Chakrapani is the author of over a dozen books on marketing research and investing. He has authored over 100 articles on different topics. Some of his recent publications include:

===Books===
- Practical Marketing Research (2020) with Ken Deal and Jordan Levitin.) Published by Standard Research Systems.
- Analytics for Customer Insights (2018) Published by Standard Research Systems.
- Business Statistics, 2nd Ed (2014) Published by Wiley (with Black and Castillo).
- Modern Marketing Research Step-by-Step (2011) Online Edition. (Earlier edition published by Pearson Education in 2006.)
- Statistics in Marketing Research (2005) Published by Arnold (UK). Distributed in the US by Oxford University Press.
- Marketing Research: State of Art Perspectives (2000). American Marketing Association.

===Papers===

- Journal of Place Management and Development (2010 Highly Commended Paper Award)
- On the validity of online panels. Canadian Journal of Marketing Research, 24.1, 8–14. (Best research paper award Chris Commins Award for the best peer-reviewed paper published in CJMR in 2007)
Behavioral Economics: Three Tips to Better Questionnaires misspelled Tversky. It appears at "Tersky." https://uga.view.usg.edu/content/enforced4/1907600-GC90054MR/module%20intro%20to%20market%20research/extras/behavioral-economics-three-tips-to-better-questionnaires.pdf?_&d2lSessionVal=v78arJv5V3Ro9uGrtutRjPGL6&ou=1907600

== Stoicism ==

In addition to his activities in research and analytics, Chuck also has an interest in ancient Hellenistic philosophies, Stoicism in particular. He is the founder and editor of a monthly digital magazine, THE STOIC. The Stoic Gym He has published over 15 books on Stoic philosophy and has spoken at the Stoic international conference, Stoicon. Some of his books on Stoicism include:
- Unshakable Freedom (2016) Published by The Stoic Gym.
- The Good Life Handbook (2016) Published by The Stoic Gym.
- How to be a Stoic When You Don’t Know How (2020) Published by The Stoic Gym.

== Teaching ==

While being active in the professional community, Chakrapani also taught in higher learning institutions such as University of Liverpool, London Business School, University of Guelph for the Marketing and Intelligence Association and for the American Marketing Association. He has been an invited speaker in several countries around the world. He is active in the educational activities of the Marketing Research Institute International (MRII), which offers marketing research courses online in collaboration with the University of Georgia. He was the master editor for their online courses Principles of Marketing Research and serves on the Board of MRII. Commenting on his active role in educational activities Vue (the official magazine of the Marketing Research and Intelligence Association) noted that "Chuck may have single-handedly taught the entire market research community in this country".

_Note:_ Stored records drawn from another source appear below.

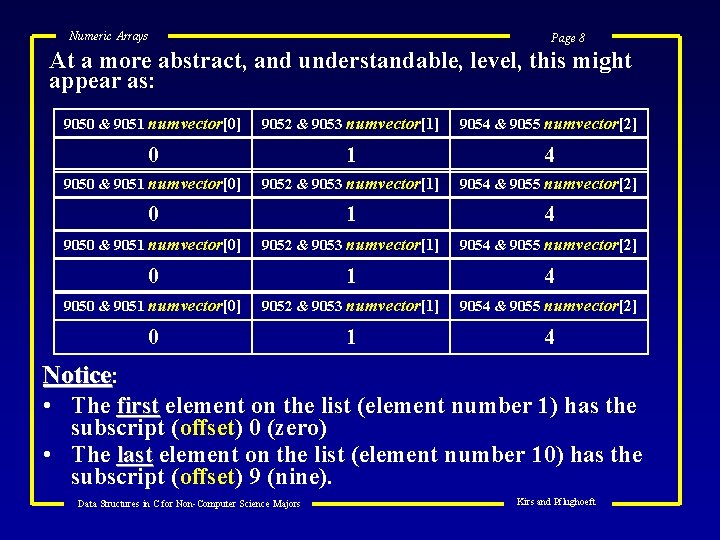 Numeric Arrays

Page 8

At a more abstract, and understandable, level, this might appear as:

| 9050 & 9051 numvector[0] | 9052 & 9053 numvector[1] | 9054 & 9055 numvector[2] |
|---|---|---|
| 0 | 1 | 4 |
| 9050 & 9051 numvector[0] | 9052 & 9053 numvector[1] | 9054 & 9055 numvector[2] |
| 0 | 1 | 4 |
| 9050 & 9051 numvector[0] | 9052 & 9053 numvector[1] | 9054 & 9055 numvector[2] |
| 0 | 1 | 4 |
| 9050 & 9051 numvector[0] | 9052 & 9053 numvector[1] | 9054 & 9055 numvector[2] |
| 0 | 1 | 4 |

Notice:

• The first element on the list (element number 1) has the subscript (offset) 0 (zero)

• The last element on the list (element number 10) has the subscript (offset) 9 (nine).

Data Structures in C for Non-Computer Science Majors

Kirs and Pflughoeft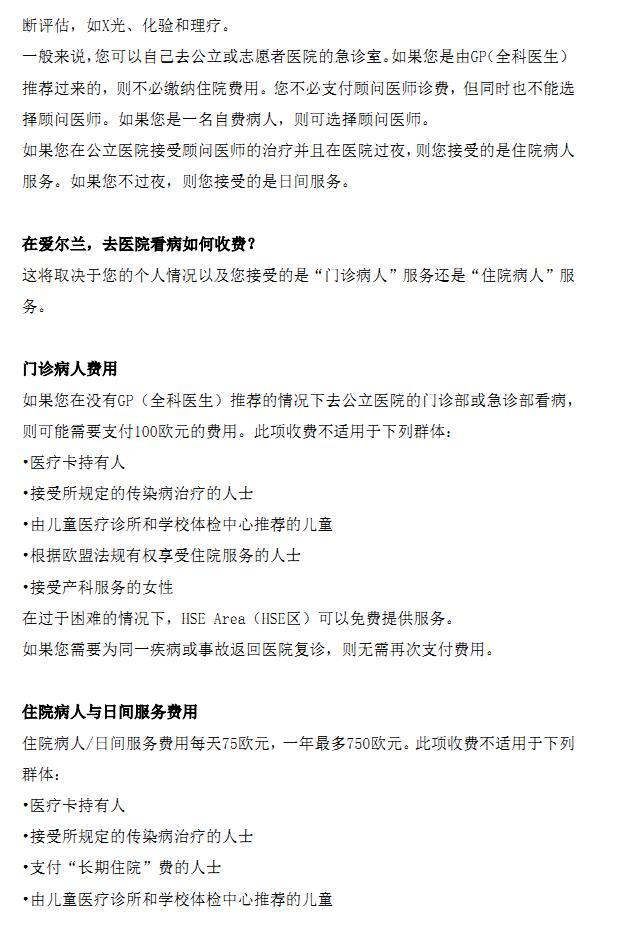 断评估，如X光、化验和理疗。
一般来说，您可以自己去公立或志愿者医院的急诊室。如果您是由GP（全科医生）推荐过来的，则不必缴纳住院费用。您不必支付顾问医师诊费，但同时也不能选择顾问医师。如果您是一名自费病人，则可选择顾问医师。
如果您在公立医院接受顾问医师的治疗并且在医院过夜，则您接受的是住院病人服务。如果您不过夜，则您接受的是日间服务。

在爱尔兰，去医院看病如何收费？
这将取决于您的个人情况以及您接受的是“门诊病人”服务还是“住院病人”服务。

门诊病人费用
如果您在没有GP（全科医生）推荐的情况下去公立医院的门诊部或急诊部看病，则可能需要支付100欧元的费用。此项收费不适用于下列群体：
•医疗卡持有人
•接受所规定的传染病治疗的人士
•由儿童医疗诊所和学校体检中心推荐的儿童
•根据欧盟法规有权享受住院服务的人士
•接受产科服务的女性
在过于困难的情况下，HSE Area（HSE区）可以免费提供服务。
如果您需要为同一疾病或事故返回医院复诊，则无需再次支付费用。

住院病人与日间服务费用
住院病人/日间服务费用每天75欧元，一年最多750欧元。此项收费不适用于下列群体：
•医疗卡持有人
•接受所规定的传染病治疗的人士
•支付“长期住院”费的人士
•由儿童医疗诊所和学校体检中心推荐的儿童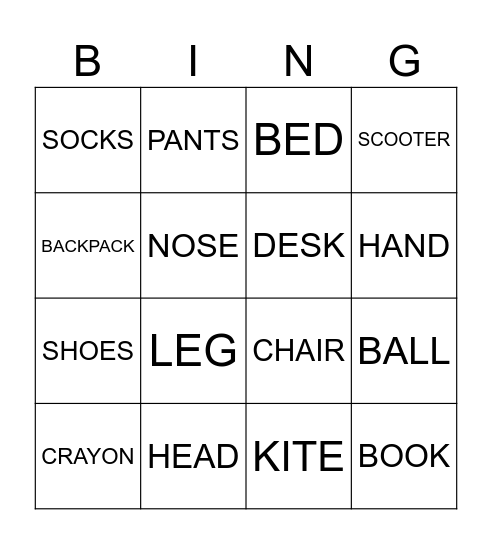 | B | I | N | G |
|---|---|---|---|
| SOCKS | PANTS | BED | SCOOTER |
| BACKPACK | NOSE | DESK | HAND |
| SHOES | LEG | CHAIR | BALL |
| CRAYON | HEAD | KITE | BOOK |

== Associations and awards ==

Chakrapani was, for several years, a member of the Board of Governors which adjudicated what is generally considered to be the most prestigious marketing research award: Charles Coolidge Parlin Marketing Research Award. He also headed the panel which awarded the David K. Hardin Memorial Award. He is considered one of the pioneers in applying analytic techniques to marketing and has been described as "one of the most respected names in the marketing research industry".